## Quoted passage
Appointments to the highest church offices remained crucial elements of Henry’s authority: the practice enabled him to demand benefices for his supporters from the wealthy bishops and abbots, but the reformist clergy condemned it as simony. When Henry appointed a Milanese nobleman, Gotofredo, to the Archbishopric of Milan in 1070, Pope Alexander II excommunicated the new archbishop. Henry obtained Gotofredo’s consecration, however, which brought him into a prolonged conflict with the Holy See. The Bishopric of Constance became another source of conflict in 1070 after the local clerics appealed to the Holy See to prevent the installation of Henry’s candidate, Charles of Magdeburg, to the episcopal see. Henry denied Charles had bribed him, but he publicly admitted at a synod that his advisors may have received money from Charles. Pope Alexander II decided to investigate and summoned all German bishops who had been accused of simony or corruption to Rome, but he died in two months. The Romans proclaimed Hildebrand as his successor on 22 April 1073.
Hildebrand, who assumed the name Gregory VII, did not seek confirmation from Henry. He did not challenge Henry’s prerogatives, but he was convinced a monarch who had regular contacts with excommunicated people could not intervene in church affairs. He regarded lay investiture as the principal barrier to completing the reform of the Church and challenged royal appointments, taking advantage of individual complaints against German prelates. Henry’s Italian chancellor, Bishop Gregory of Vercelli, and an assembly of the German bishops, urged the King to declare Gregory’s election invalid, because he had been proclaimed pope by the Romans instead of being elected by the cardinals. The German dukes and Godfrey the Bearded’s influential widow, Beatrice of Tuscany, convinced Henry that he should cooperate with the Pope.
Bolesław II, Duke of Poland, invaded Bohemia in early 1073, and Henry decided to launch a punitive action against him. He ordered the Saxon aristocrats to assemble at Goslar, where on 29 June they asked Henry to redress their grievances. Henry made no concessions and withdrew from Goslar to Harzburg. Otto of Nordheim soon convinced the assembled Saxons to take up arms for their liberties. The Saxons marched to Harzburg, but Henry had fled to Eschwege. The Thuringians and the Saxons concluded an alliance and captured Lüneburg. To save the life of the commander of Lüneburg, Henry released Magnus of Saxony, whom the rebels acknowledged as their lawful duke without seeking royal confirmation. The German dukes and bishops did not come to Henry’s rescue, and the rebels began attacking the royal castles. To prevent the rebellious Saxon bishops from securing the Pope’s support, Henry addressed a letter of penance to the Pope, admitting he had been involved in simony. He claimed his youthful arrogance had been responsible for his sins and blamed his advisors for his acts.

## Task objective
Could you rewrite the passage about Henry and the Holy See between "Hildebrand, who assumed" and "with the Pope.", inclusive, changing "cardinals" to "College of Cardinals"? The listing stands apart from the passage about Henry and the Holy See.

## Data section

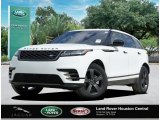 2020 Fuji White Land Rover Range Rover Velar R-Dynamic S #135780792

## Response to the task
Hildebrand, who assumed the name Gregory VII, did not seek confirmation from Henry. He did not challenge Henry’s prerogatives, but he was convinced a monarch who had regular contacts with excommunicated people could not intervene in church affairs. He regarded lay investiture as the principal barrier to completing the reform of the Church and challenged royal appointments, taking advantage of individual complaints against German prelates. Henry’s Italian chancellor, Bishop Gregory of Vercelli, and an assembly of the German bishops, urged the King to declare Gregory’s election invalid, because he had been proclaimed pope by the Romans instead of being elected by the College of Cardinals. The German dukes and Godfrey the Bearded’s influential widow, Beatrice of Tuscany, convinced Henry that he should cooperate with the Pope.